Phishing Attacks Jump by 21% in Latest Quarter

Kaspersky has revealed the number of worldwide phishing attacks detected by them hit 129.9 million during the second quarter of 2019.

During the most recent quarter, the average percentage of spam in global mail traffic hit 57.6%, up 1.67% from the previous year’s quarter. The largest share of spam was seen in May at 58.7%. Worldwide, China was the biggest source of spam at 23.7%, followed by the US at 13.8%, Russia at 4.8%, and Brazil at 4.6%. For the quarter, Kaspersky detected a total of 43.9 million malicious email attachments.

With so much spam designed to deliver phishing emails, the number of phishing attacks also naturally rose, but even more dramatically. For the second quarter, the amount of phishing attacks detected and blocked by Kaspersky rose by 21% from the same quarter last year, reaching 129.9 million. Phishing emails targeted 12.3% of all Kaspersky users.

Greece was hit by the greatest number of phishing attacks at 26.2%, followed by Venezuela, Brazil, Australia, and Portugal. In terms of industries and organizations, banks received the greatest percentage of phishing emails at 30.7%, followed by payment systems at 20.1%, global Internet portals at 18%, and social networks at 9%.
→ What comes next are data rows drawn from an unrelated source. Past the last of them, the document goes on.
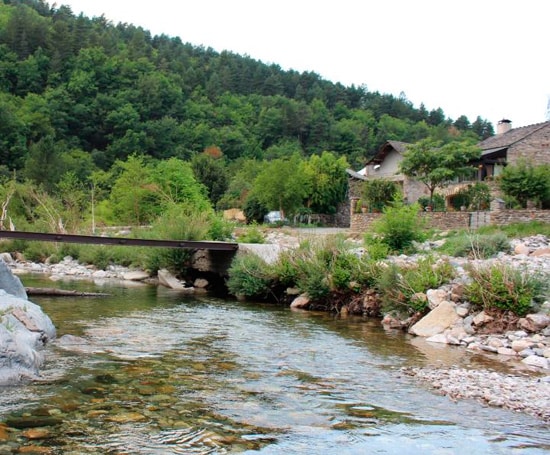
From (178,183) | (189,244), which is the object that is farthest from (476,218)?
(178,183)

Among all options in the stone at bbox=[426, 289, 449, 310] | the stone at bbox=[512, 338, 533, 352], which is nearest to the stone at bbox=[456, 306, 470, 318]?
the stone at bbox=[426, 289, 449, 310]

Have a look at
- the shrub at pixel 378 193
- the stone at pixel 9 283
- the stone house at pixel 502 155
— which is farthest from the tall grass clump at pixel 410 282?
the stone house at pixel 502 155

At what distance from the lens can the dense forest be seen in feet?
178

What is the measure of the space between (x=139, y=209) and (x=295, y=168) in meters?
11.4

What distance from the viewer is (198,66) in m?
96.4

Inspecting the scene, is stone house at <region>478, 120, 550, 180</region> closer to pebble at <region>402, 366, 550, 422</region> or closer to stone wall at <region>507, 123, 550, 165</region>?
stone wall at <region>507, 123, 550, 165</region>

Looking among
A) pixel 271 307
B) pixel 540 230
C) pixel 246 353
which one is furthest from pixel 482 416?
pixel 540 230

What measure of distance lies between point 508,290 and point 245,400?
722 centimetres

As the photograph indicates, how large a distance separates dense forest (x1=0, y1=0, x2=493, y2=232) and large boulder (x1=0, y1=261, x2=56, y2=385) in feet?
108

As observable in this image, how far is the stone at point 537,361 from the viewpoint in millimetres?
10562

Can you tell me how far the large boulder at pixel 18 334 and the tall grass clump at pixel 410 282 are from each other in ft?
26.0

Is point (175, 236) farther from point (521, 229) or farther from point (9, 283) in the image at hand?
point (521, 229)

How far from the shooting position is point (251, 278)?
20.3 metres

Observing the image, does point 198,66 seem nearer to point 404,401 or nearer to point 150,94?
Result: point 150,94
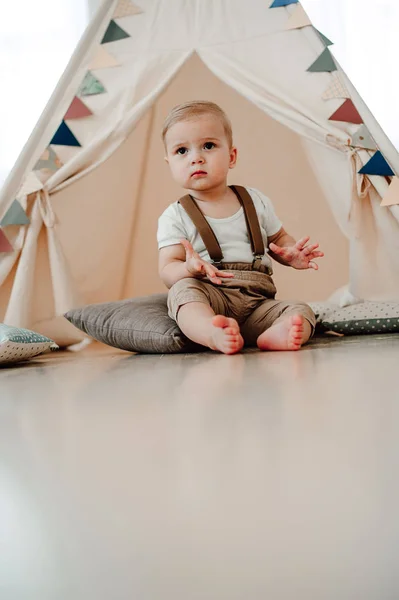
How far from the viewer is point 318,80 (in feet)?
7.48

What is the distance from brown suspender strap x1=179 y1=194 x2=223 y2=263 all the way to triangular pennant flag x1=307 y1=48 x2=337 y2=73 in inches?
27.0

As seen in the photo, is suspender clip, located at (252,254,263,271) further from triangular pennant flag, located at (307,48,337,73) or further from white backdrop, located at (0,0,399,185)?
white backdrop, located at (0,0,399,185)

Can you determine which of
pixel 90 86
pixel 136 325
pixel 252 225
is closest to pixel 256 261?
pixel 252 225

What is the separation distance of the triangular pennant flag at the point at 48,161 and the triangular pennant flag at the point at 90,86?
0.72 feet

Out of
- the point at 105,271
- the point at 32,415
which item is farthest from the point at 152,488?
the point at 105,271

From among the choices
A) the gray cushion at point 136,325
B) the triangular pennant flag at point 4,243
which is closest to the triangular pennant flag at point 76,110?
the triangular pennant flag at point 4,243

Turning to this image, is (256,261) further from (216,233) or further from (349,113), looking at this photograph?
(349,113)

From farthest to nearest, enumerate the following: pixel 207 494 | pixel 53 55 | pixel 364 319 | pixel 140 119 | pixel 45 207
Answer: pixel 53 55 < pixel 140 119 < pixel 45 207 < pixel 364 319 < pixel 207 494

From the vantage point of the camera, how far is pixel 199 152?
2.01 meters

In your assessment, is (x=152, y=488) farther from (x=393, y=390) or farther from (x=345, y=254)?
(x=345, y=254)

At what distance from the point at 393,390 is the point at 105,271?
6.13 feet

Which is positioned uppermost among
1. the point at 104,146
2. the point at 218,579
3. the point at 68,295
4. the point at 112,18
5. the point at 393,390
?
the point at 112,18

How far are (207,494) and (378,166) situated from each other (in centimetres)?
186

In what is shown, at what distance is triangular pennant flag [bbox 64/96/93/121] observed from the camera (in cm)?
229
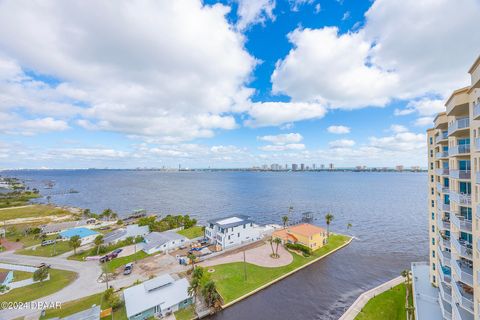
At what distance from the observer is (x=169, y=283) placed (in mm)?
34469

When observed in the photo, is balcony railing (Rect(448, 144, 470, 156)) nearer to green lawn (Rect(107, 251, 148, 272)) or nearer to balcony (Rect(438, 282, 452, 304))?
balcony (Rect(438, 282, 452, 304))

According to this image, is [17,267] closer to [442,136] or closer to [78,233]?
[78,233]

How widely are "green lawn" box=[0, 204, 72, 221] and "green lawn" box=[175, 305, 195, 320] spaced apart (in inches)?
4047

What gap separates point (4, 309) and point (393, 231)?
9498 cm

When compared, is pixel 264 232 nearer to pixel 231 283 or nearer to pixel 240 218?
pixel 240 218

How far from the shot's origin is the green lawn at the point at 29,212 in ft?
315

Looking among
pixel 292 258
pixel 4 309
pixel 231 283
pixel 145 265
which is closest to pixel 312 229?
pixel 292 258

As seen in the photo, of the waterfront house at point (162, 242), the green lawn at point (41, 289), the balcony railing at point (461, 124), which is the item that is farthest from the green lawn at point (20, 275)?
the balcony railing at point (461, 124)

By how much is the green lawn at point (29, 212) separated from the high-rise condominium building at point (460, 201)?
133281mm

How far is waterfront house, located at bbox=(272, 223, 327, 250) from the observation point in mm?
52469

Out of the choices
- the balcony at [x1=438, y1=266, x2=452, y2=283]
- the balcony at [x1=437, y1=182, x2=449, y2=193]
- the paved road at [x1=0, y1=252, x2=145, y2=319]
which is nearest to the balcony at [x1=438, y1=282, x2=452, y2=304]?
the balcony at [x1=438, y1=266, x2=452, y2=283]

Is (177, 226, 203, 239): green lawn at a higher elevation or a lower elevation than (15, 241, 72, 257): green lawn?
higher

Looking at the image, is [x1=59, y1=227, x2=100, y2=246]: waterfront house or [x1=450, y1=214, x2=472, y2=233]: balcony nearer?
[x1=450, y1=214, x2=472, y2=233]: balcony

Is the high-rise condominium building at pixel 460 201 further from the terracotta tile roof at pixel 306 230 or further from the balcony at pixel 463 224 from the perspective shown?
the terracotta tile roof at pixel 306 230
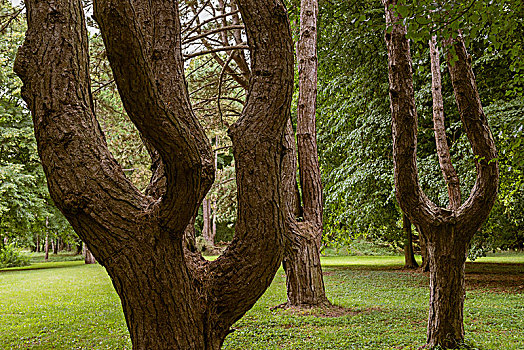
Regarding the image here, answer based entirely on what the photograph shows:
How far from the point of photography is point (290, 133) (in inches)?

To protect yourself and your organisation against spam and phishing emails, Kaspersky offers several pieces of advice, most of which we should already know and practice. But these recommendations are still always worth repeating:

  • Always check the link address and sender’s email before clicking on any suspicious emails.
  • Check if the link address can be seen in the email and is the same as the actual hyperlink. This can be checked by hovering your mouse over the link.
  • Do not download and open email attachments that come from unfamiliar email addresses before scanning them with a security solution. If the email seems legitimate, it is best to check it by accessing the website of the organisation that supposedly sent it.
  • Never share your sensitive data, such as logins and passwords, bank card data etc., with a third party. Official companies will never ask for data like this via email.
  • Use a reliable security solution with behaviour-based anti-phishing technologies to detect and block both spam and phishing attacks and initiation of malicious files.